Collected data:
************

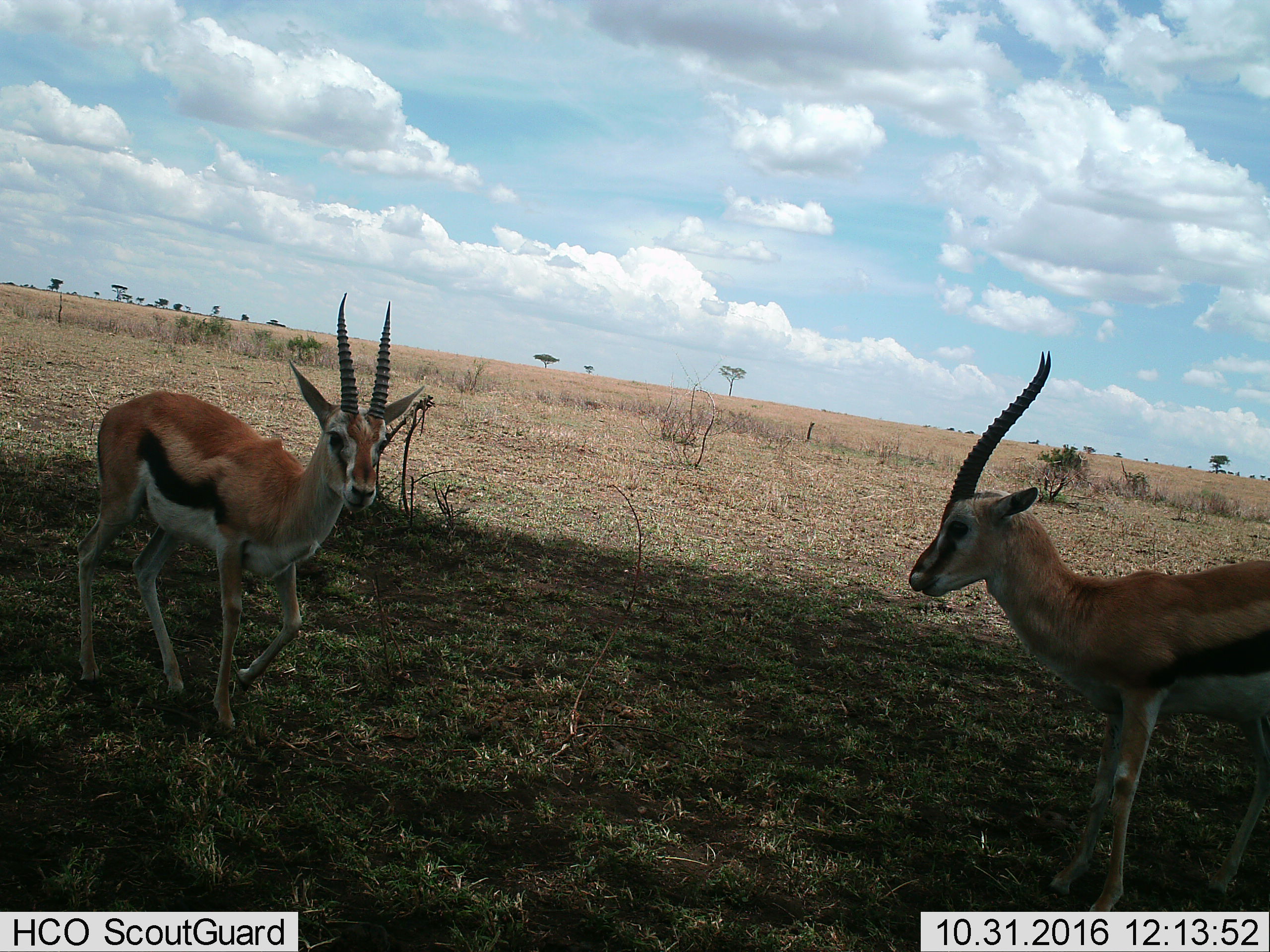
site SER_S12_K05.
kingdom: Animalia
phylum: Chordata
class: Mammalia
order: Artiodactyla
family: Bovidae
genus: Eudorcas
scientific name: Eudorcas thomsonii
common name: thomson's gazelle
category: gazellethomsons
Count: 2.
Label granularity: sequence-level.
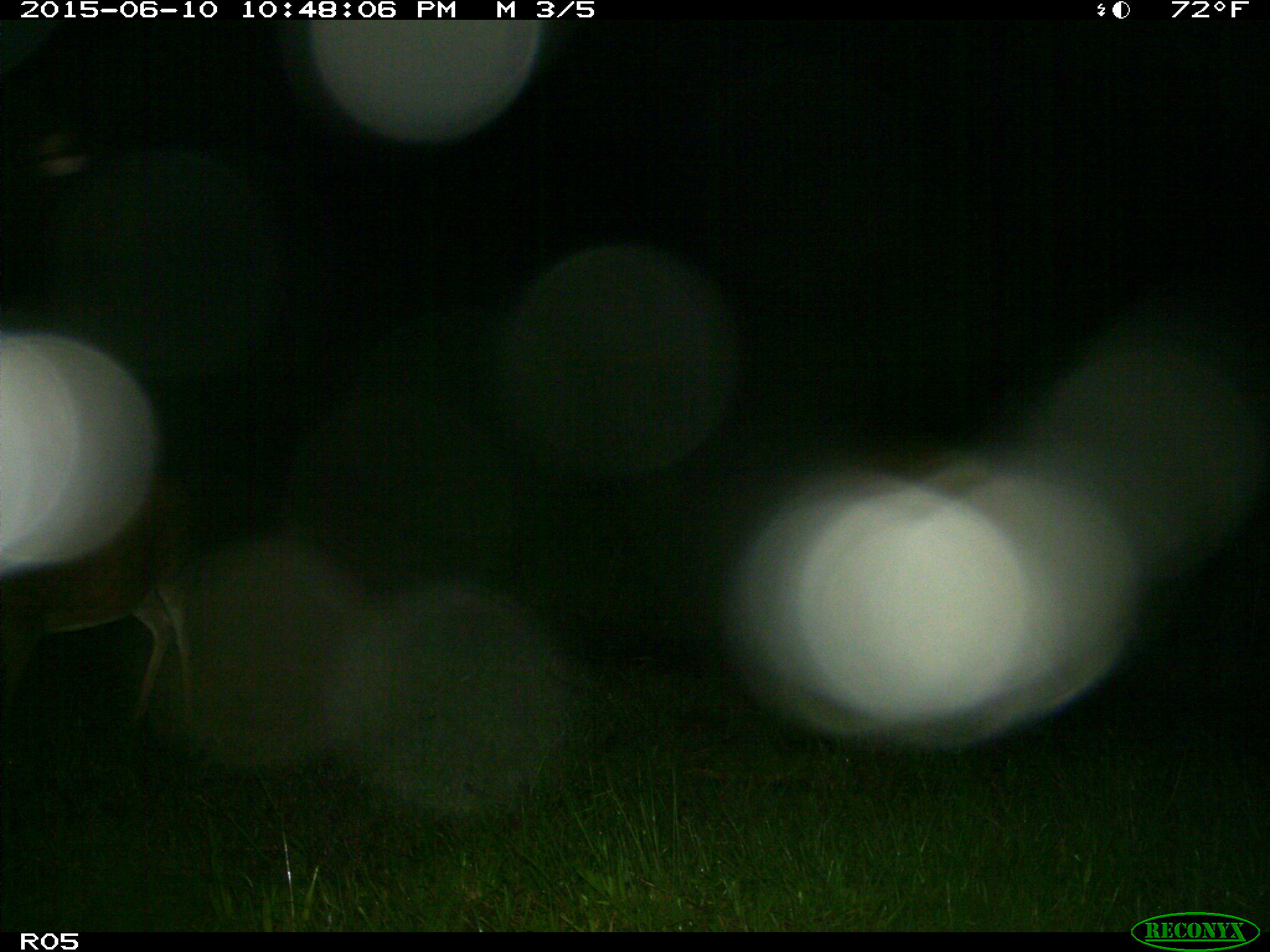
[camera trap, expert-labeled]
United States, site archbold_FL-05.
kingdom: Animalia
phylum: Chordata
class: Mammalia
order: Artiodactyla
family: Cervidae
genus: Odocoileus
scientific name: Odocoileus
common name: deer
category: unidentified deer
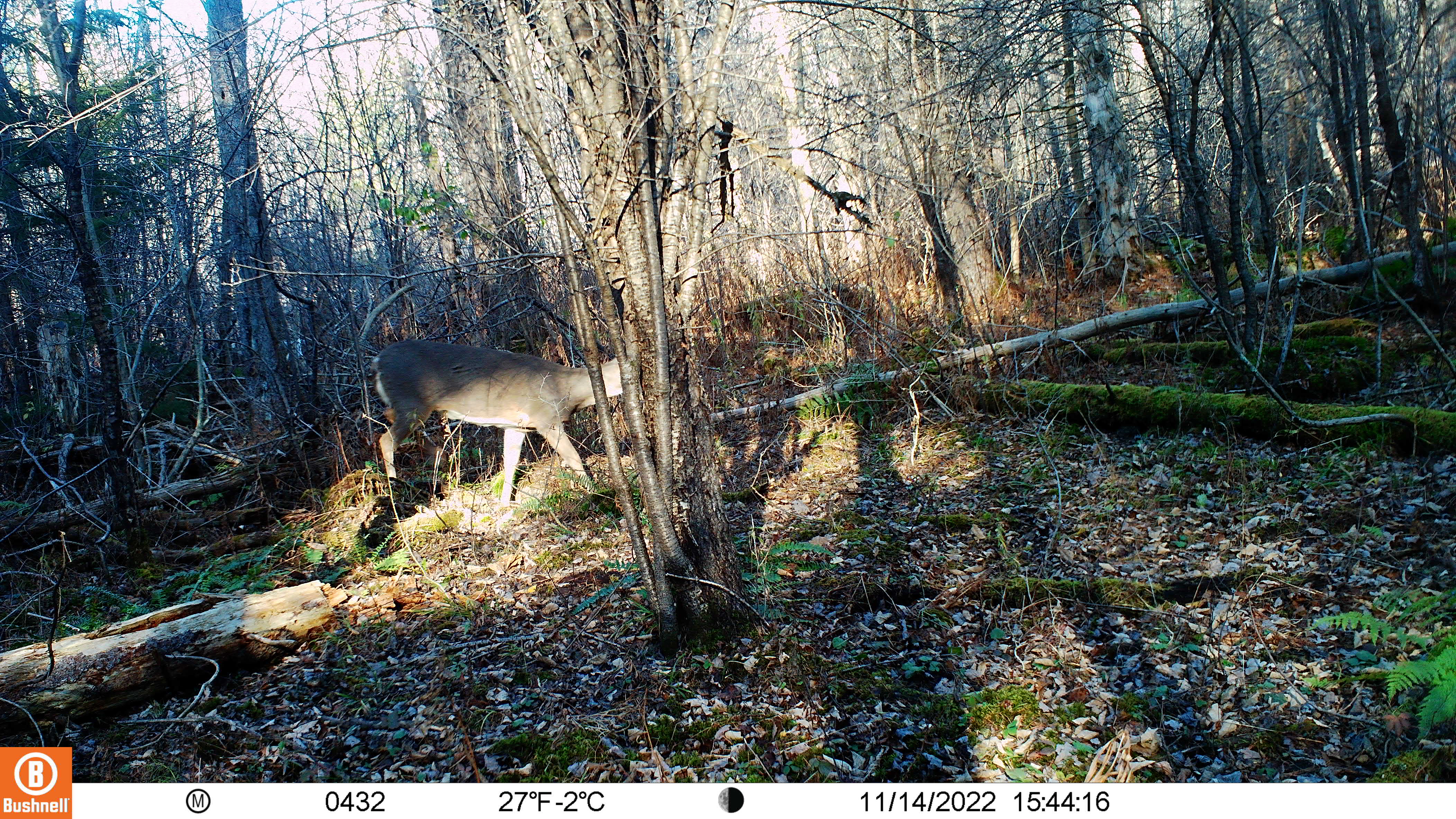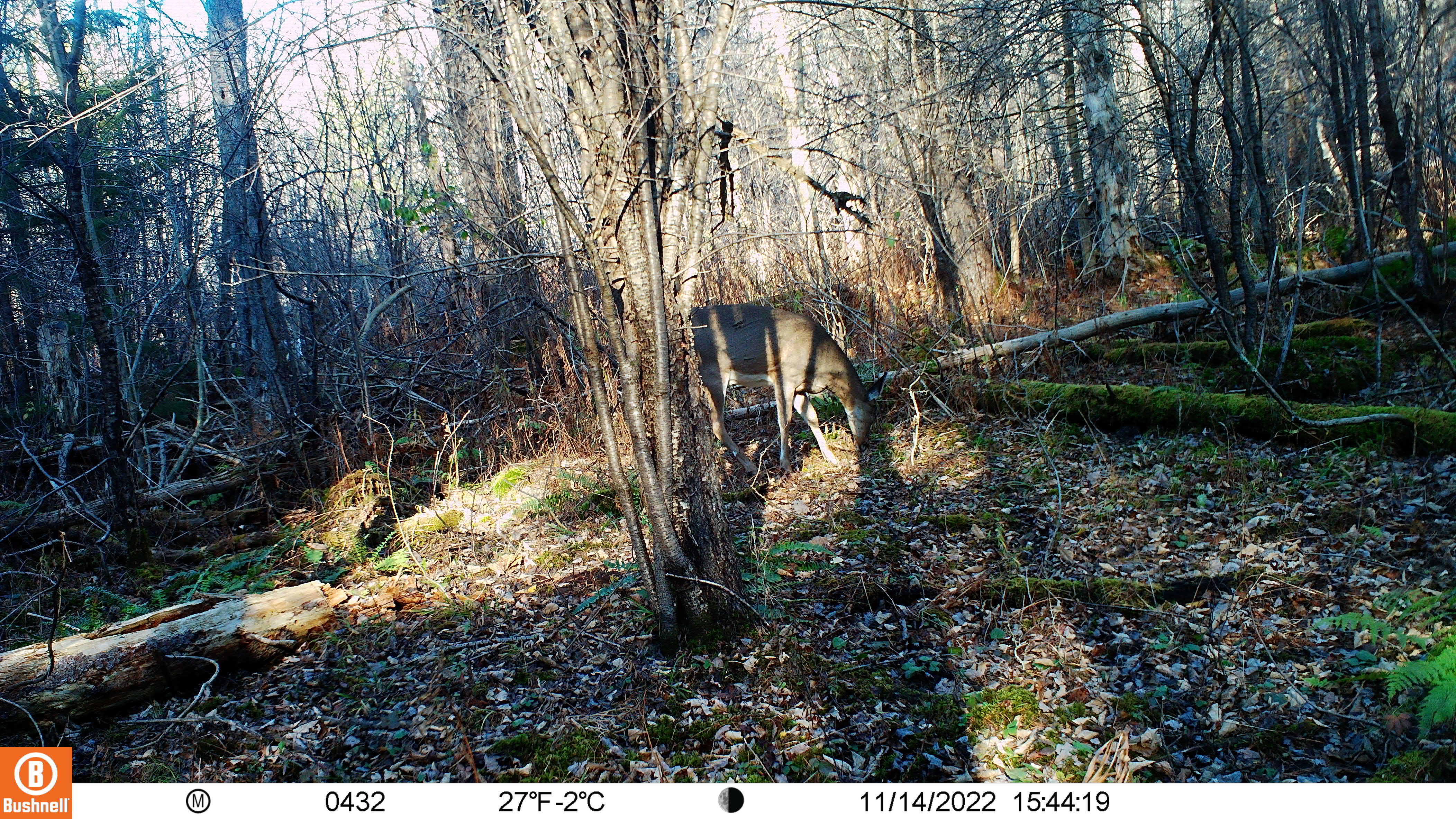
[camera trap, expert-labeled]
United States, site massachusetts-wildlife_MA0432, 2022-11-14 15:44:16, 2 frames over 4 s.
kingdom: Animalia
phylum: Chordata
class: Mammalia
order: Artiodactyla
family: Cervidae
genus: Odocoileus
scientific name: Odocoileus virginianus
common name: white-tailed deer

************

* [Your objective]
Looking at the records above, how many lines contain "name"? Only the number is needed.

* [Task response]
6